Nach kurzer Zeit bricht Panik aus, die Menschen klammern sich an jeden Halm der Hoffnung, brechen in Apotheken und Geschäfte ein und fallen dem Virus dennoch reihenweise zum Opfer. Soderbergh schafft es, die beklemmende Situation perfekt und realistisch zu inszenieren, so sehr, dass manche Szenen an eine Dokumentation erinnern, nicht an einen Hollywoodstreifen. In dieser realistischen Darstellung der Katastrophe liegt der größte Pluspunkt, vielleicht aber auch der größte Fehler des Films. Leider schafft Soderbergh es nicht, wirklich plastische Charaktere zu schaffen. Auf Grund der Menge an Geschichten und Erzählsträngen bleiben viele Charaktere flach und unterentwickelt und es fällt schwer, als Zuschauer eine Bindung aufzubauen. Obwohl insbesondere Kate Winslet, Matt Damon, Laurence Fishburne und Jude Law es schaffen, sich als de facto Hauptdarsteller zu etablieren, bleibt eine emotionale Bindung trotz starker schauspielerischer Leistung aus. Stattdessen setzt Soderbergh auf eine realistische Inszenierung einer weltweiten Katastrophe, bei der für Emotionen vielleicht auch nicht soviel Platz bleibt wie für den puren Kampf um's Überleben.
'Contagion' zeigt die unglaublich rasante und nicht aufzuhaltende Verbreitung einer Epidemie, derer die Menschheit trotz High-Tech und vermeintlicher Kontrolle über alles nicht sofort Herr werden kann. Der Film beschäftigt sich zwar mit Einzelschicksalen, verschwendet aber keine Zeit auf Sentimentalitäten.

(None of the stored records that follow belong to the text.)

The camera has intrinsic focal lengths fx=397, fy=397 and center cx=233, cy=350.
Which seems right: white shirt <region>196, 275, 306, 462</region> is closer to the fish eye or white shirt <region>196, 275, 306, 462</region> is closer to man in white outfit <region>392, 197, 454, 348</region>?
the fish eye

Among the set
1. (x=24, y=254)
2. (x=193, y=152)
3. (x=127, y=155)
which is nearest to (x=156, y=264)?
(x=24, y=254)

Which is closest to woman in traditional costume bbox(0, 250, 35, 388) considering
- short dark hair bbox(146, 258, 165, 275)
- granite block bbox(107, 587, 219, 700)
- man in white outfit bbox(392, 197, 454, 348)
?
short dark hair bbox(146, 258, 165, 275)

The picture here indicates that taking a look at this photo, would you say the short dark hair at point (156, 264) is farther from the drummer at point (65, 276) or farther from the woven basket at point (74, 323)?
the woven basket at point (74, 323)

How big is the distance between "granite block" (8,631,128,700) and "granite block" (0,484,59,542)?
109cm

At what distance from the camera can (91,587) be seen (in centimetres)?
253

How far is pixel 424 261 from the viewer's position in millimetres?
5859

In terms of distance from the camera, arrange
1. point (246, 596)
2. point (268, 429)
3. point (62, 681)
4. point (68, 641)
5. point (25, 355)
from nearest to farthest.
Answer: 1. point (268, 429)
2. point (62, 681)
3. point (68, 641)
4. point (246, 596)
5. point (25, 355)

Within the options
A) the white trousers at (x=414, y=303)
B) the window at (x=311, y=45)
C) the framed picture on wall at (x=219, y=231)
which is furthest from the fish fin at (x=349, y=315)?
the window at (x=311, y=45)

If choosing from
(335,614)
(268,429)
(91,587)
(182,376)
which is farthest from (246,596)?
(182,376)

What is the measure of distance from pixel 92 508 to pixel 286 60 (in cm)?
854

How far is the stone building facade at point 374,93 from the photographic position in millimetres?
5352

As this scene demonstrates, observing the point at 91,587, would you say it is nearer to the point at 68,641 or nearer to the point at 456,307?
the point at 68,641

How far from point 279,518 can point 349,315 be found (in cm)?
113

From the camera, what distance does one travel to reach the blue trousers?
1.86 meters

Stattdessen wird Wert auf realistische Darstellungen und die Vermittlung der düsteren Atmosphäre gelegt. Die Tagline des Films 'nichts verbreitet sich schneller als Angst' ist Programm.

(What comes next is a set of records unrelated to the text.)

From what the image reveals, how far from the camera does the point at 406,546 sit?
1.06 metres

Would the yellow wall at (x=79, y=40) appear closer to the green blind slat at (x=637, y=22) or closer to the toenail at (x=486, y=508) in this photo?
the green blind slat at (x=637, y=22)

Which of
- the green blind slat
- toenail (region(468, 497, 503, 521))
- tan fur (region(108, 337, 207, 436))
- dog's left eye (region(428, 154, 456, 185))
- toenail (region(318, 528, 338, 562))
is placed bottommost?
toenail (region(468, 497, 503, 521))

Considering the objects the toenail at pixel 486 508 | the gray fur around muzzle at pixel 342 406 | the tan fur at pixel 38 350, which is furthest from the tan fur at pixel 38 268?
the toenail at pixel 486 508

Fazit: Als realistischer Katastrophenfilm mit hochklassigen Darstellern ist 'Contagion' ein voller Erfolg. Für den Kinogänger, der sich ein emotionales Filmerlebnis und ausgefeilte Charaktere sucht, ist Soderbergh's Werk wohl ein wenig zu flach, verkanntet und manchmal schwer zu folgen. Trotz allem sehenswert.